Que recordações lhe vêm à mente diante da expressão “comida de avião”? A resposta vai depender da classe de assentos que cada um costuma ocupar.  Quem viaja na executiva pode até lembrar de um boeuf bourguignon assinado por Claude Troisgros para o menu da Azul Linhas Aéreas. Ou do nhoque de mandioca com molho de queijo, criado pelo chef Rodrigo Oliveira para a KLM Airlines.

Já para a grande maioria dos passageiros que se espremem na classe econômica, comida de avião está associada a saquinhos minúsculos de salgadinhos ou um misto quente meio pálido — frequentemente, sem direito a repeteco. Se a viagem for dentro do Brasil, às vezes, nem isso.

Em meio a esse “deserto alimentar”, um bom serviço de bordo é, cada vez mais, um diferencial para fidelizar a clientela, especialmente quando se considera um perfil de viajante que não compra a passagem só com base na tarifa. Não por acaso, são os cardápios dos passageiros das classes superiores que recebem mais atenção.

O projeto Sabor à Brasileira, da Latam, por exemplo, apresenta a cada três meses novas receitas criadas por chefs mulheres.

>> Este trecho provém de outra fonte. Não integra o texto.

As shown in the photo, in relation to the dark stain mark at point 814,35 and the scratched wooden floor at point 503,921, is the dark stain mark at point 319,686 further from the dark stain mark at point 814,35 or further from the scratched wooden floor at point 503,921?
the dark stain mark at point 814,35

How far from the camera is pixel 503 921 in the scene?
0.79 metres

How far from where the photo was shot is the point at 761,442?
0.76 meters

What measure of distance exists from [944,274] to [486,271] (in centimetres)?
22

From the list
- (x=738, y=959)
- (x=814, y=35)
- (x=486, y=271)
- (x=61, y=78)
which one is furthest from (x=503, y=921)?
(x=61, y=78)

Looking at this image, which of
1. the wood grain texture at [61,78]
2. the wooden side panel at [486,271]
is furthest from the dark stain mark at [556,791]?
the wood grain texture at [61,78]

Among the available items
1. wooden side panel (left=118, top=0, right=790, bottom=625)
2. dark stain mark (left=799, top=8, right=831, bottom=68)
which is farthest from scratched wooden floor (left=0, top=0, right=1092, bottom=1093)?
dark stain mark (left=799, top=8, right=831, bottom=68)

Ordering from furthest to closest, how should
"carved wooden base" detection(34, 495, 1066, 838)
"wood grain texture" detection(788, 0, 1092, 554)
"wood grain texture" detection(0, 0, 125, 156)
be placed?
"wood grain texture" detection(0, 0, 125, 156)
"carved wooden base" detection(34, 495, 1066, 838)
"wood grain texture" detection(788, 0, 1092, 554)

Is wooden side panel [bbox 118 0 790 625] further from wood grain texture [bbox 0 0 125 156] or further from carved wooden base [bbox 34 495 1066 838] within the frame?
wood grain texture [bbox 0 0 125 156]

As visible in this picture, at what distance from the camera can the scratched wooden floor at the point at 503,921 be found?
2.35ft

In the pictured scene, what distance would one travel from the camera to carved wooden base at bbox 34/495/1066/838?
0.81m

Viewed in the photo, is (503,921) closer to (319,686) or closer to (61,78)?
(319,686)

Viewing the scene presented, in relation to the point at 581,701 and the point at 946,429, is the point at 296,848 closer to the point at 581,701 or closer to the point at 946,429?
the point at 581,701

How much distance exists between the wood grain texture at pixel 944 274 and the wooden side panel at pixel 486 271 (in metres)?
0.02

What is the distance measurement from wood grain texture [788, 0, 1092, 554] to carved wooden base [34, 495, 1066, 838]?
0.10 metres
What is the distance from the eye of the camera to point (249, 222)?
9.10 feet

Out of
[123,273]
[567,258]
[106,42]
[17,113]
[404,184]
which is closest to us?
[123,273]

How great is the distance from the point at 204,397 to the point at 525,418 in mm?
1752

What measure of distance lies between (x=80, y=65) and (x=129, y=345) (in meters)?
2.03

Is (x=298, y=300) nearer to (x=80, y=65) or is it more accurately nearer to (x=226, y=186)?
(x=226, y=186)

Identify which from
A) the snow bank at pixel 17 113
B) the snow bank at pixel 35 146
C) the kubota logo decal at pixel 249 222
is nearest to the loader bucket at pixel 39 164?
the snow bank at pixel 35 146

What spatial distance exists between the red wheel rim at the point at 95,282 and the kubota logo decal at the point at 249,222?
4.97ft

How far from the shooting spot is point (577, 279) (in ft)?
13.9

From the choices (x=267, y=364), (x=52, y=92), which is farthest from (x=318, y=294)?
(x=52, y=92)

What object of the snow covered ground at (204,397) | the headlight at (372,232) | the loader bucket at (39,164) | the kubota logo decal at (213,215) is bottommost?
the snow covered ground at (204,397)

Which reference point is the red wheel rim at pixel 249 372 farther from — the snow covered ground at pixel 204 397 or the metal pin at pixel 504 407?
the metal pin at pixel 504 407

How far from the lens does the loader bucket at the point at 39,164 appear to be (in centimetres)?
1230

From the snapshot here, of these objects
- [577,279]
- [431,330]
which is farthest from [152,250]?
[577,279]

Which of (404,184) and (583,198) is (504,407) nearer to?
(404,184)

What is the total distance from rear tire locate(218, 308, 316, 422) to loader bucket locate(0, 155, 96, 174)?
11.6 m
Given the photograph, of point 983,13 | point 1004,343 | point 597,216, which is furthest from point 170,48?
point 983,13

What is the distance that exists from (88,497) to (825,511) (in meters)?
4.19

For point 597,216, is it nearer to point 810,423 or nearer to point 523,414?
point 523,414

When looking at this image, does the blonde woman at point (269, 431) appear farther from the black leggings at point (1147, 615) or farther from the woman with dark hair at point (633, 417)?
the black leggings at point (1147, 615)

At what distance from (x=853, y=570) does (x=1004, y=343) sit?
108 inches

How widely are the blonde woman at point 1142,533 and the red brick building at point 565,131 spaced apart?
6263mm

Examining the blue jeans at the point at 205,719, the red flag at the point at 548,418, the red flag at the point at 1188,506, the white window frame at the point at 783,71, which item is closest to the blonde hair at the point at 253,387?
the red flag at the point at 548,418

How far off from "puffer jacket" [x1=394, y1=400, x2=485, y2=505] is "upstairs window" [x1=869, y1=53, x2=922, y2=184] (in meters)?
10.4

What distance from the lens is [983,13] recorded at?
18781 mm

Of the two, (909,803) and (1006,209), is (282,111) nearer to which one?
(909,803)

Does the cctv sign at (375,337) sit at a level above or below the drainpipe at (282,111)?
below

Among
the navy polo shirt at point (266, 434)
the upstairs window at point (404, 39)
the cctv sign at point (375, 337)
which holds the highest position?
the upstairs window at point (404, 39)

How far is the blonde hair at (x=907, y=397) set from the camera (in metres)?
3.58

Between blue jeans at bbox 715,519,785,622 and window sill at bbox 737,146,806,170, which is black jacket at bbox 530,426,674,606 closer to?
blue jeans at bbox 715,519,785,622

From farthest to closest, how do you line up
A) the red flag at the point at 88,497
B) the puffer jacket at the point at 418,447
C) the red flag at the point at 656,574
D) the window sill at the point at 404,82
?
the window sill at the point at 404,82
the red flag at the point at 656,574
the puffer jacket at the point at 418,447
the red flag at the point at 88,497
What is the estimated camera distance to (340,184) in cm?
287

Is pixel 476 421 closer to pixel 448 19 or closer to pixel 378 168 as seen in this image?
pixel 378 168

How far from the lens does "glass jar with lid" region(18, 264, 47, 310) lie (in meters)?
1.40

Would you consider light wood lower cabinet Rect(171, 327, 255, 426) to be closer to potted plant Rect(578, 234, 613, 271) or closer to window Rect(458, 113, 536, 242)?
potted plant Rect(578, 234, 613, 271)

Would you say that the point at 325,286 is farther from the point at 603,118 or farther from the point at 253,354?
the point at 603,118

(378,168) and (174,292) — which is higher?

Já participaram Manuelle Ferraz, do restaurante A Baianeira, em São Paulo, e Ariani Malouf, do Mahalo Cozinha Criativa, em Cuiabá, entre outras.

No cardápio atual, que passou a incluir chefs sul-americanas, a salada de quinoa, o dourado ao molho de camarão e a sobremesa de maçã e merengue têm assinatura de Nara Amaral, do Di Janela, em Salvador, e Lorna Muñoz, do Travesía, no Chile. O voo inteiro recebe os pratos, mas as porções da classe econômica são menores, sem todas as etapas.

Quem embarca nos aviões da Azul, em voos internacionais, é recebido com drinque de boas-vindas e castanhas — desde que esteja na classe executiva.

Degustações oferecidas por marcas parceiras, como sorvetes da Bacio di Latte, cafés especiais da Coffee+ e fatias de pizza da Pizza Prime, nem sempre chegam aos assentos da econômica.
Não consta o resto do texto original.